# TASKS TO CARRY OUT:
- a) From the text on unincorporated associations, reproduce the passage starting at "Vinelott J rejected" and ending at "membership) as non-essential.".
- b) According to the text on unincorporated associations, why did Vinelott J conclude that the Conservative party organisation was not an unincorporated association? Answer in one to three sentences.

# READING TEXT:
------------------------------

In Re McAuliffe Dec'd [1944] St R Qd 167 (cited in K L Fletcher, The Law Relating to Non-Profit Associations in Australia and New Zealand (Law Book Co, 1986), 212-213), Macrossan ACJ of the Supreme Court of Queensland said (at 178-179):
The defendant Leeper further contended that the unincorporated body known as the T.B. Sailors' and Soldiers' Association of Queensland could not take any benefit under the will, because by some means which I am unable to understand it ceased to exist when its board of management was incorporated. By what process this happened, or what became of this association, was not explained. … [W]hy the incorporation of the officers of the association should bring about the destruction of the institution of which they were officers is beyond my comprehension.
Thus, it is difficult to accept that Schedule 2 of the 2009 Act necessarily has the effect in all cases that the former pre-incorporation body ceases to exist on incorporation.
[17]
"Association"
It has been said that the term "unincorporated non-profit association" is "a general catch-all phrase to describe a residual miscellany of groups not otherwise recognised or categorised by the law. It has no precise legal definition" (Fletcher, The Law Relating to Non-Profit Associations in Australia and New Zealand, 23).
In Conservative and Unionist Central Office v Burrell (Inspector of Taxes) [1980] 3 All ER 42, which concerned whether what was described as the "Conservative party organisation" was an unincorporated association for the purpose of an assessment of the liability of the Central Office to corporation tax, Vinelott J (whose decision was affirmed by the Court of Appeal: [1982] 2 All ER 1) accepted that the following were "essential" characteristics of an unincorporated association:
(i) [T]here must be members of the association; (ii) there must be a contract binding the members inter se; … (vi) there must as a matter of history have been a moment in time when a number of person combined or banded together to form the association.
Vinelott J rejected three other characteristics (the presence of constitutional arrangements for meetings of members; the ability of members to leave or join the association at will; and the continuation in existence of the association notwithstanding changes in membership) as non-essential.
That the above categorisation was essential to the decision is apparent from 59-60, where Vinelott J concluded that there was no foundation for inferring that an unincorporated association existed on the facts, in circumstances where: there had never been any agreement about rules; the "members" incurred no liabilities or obligations to one another; and they had no rights amongst themselves. The organisation was "a political movement with many parts" the links between which were "functional and not constitutional" (at 60); it was, therefore, not an "unincorporated association" within the meaning of the legislation.
In the present case, given the question arising as to the identification of the "correct" association, it is important to note that the consensual compact between members which generally characterises an association may not be accompanied by the intention to create legal relations in the sense that that concept is used in contract law (Dal Pont, [7.14]). Palmer J has said (Carter v NSW Netball Association [2004] NSWSC 737 at [86], cited in Dal Pont at [7.14]):
The phrase "consensual compact" … [has been used] to describe the status of rules or procedures which, construed in their context and with regard to their purpose, can be seen as adopted by the members of a non-profit organisation in order to express their shared ideals, purposes or beliefs rather than in order to create contractually binding rights and duties enforceable in a court of law.

------------------------------

# INFORMATION GIVEN:
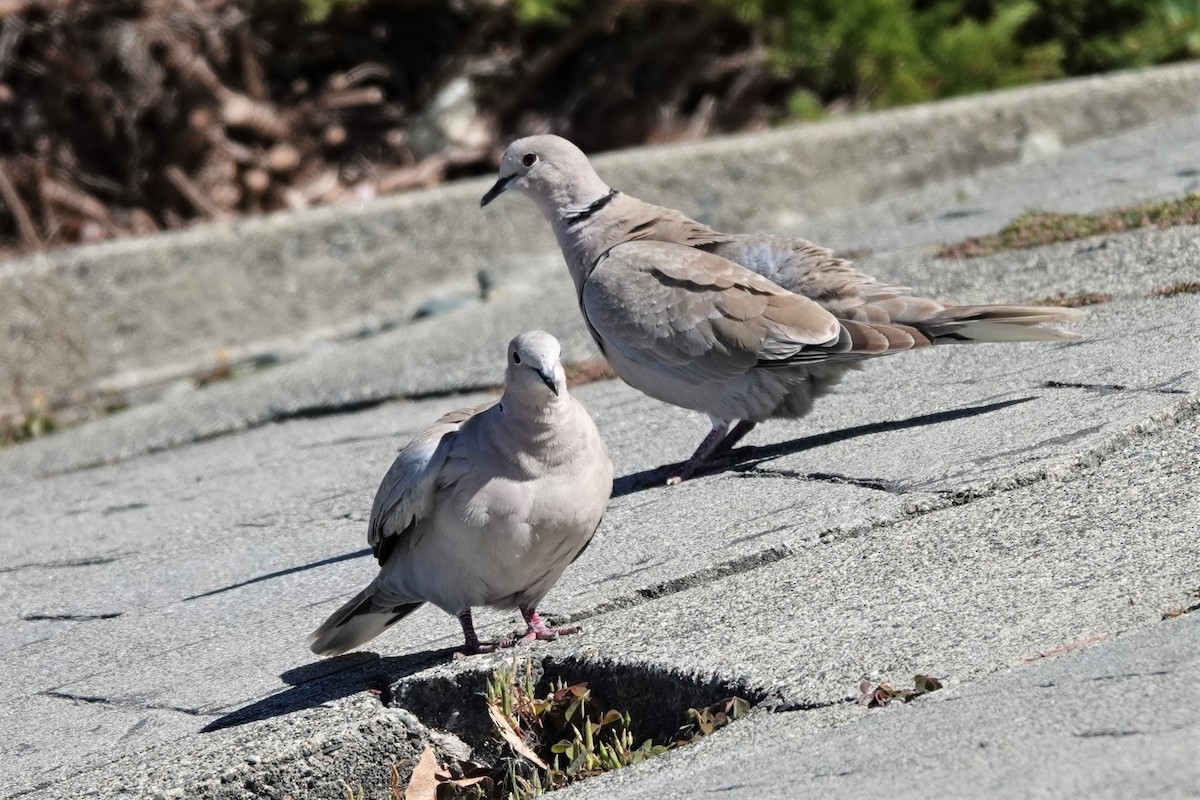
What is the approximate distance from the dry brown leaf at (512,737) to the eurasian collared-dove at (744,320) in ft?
4.27

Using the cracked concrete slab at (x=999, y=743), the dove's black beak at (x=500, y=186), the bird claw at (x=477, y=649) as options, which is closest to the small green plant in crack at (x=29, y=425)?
the dove's black beak at (x=500, y=186)

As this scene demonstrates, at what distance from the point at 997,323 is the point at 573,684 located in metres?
1.62

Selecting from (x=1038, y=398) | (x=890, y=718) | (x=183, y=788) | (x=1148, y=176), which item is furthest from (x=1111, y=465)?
(x=1148, y=176)

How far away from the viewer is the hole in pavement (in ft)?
8.77

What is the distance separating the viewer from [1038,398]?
3840 mm

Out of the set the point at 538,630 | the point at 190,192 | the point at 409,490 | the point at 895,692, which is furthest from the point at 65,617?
the point at 190,192

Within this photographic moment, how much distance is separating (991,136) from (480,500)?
6.08m

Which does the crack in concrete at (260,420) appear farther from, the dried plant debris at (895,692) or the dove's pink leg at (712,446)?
the dried plant debris at (895,692)

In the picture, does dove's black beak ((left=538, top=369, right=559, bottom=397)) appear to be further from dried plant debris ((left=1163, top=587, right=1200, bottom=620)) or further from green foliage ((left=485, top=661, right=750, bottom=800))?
dried plant debris ((left=1163, top=587, right=1200, bottom=620))

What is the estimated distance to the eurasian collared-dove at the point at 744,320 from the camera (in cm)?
394

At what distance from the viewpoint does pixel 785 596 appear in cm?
294

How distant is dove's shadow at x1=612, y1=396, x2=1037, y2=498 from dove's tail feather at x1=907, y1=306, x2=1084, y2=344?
176 mm

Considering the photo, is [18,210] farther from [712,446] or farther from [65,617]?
[712,446]

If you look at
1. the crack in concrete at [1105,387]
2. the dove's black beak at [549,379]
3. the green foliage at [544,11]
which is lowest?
the crack in concrete at [1105,387]
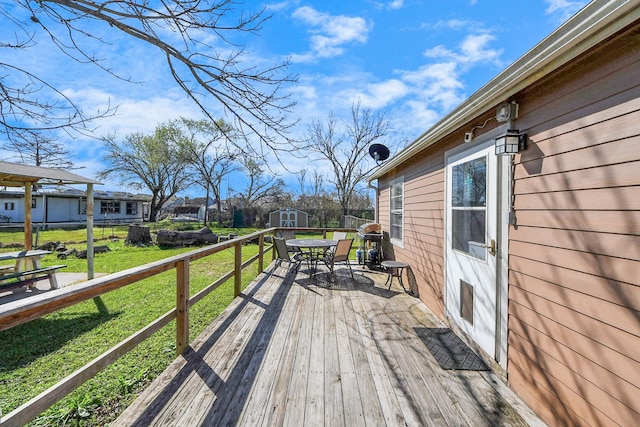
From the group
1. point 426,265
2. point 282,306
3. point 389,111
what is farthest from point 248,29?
point 389,111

------------------------------

# COMPLETE ANSWERS:
- a)
Vinelott J rejected three other characteristics (the presence of constitutional arrangements for meetings of members; the ability of members to leave or join the association at will; and the continuation in existence of the association notwithstanding changes in membership) as non-essential.

- b) He found no basis for inferring an unincorporated association because there had never been any agreement about rules, the "members" incurred no liabilities or obligations to one another, and they had no rights amongst themselves. The organisation was instead "a political movement with many parts" whose links were "functional and not constitutional."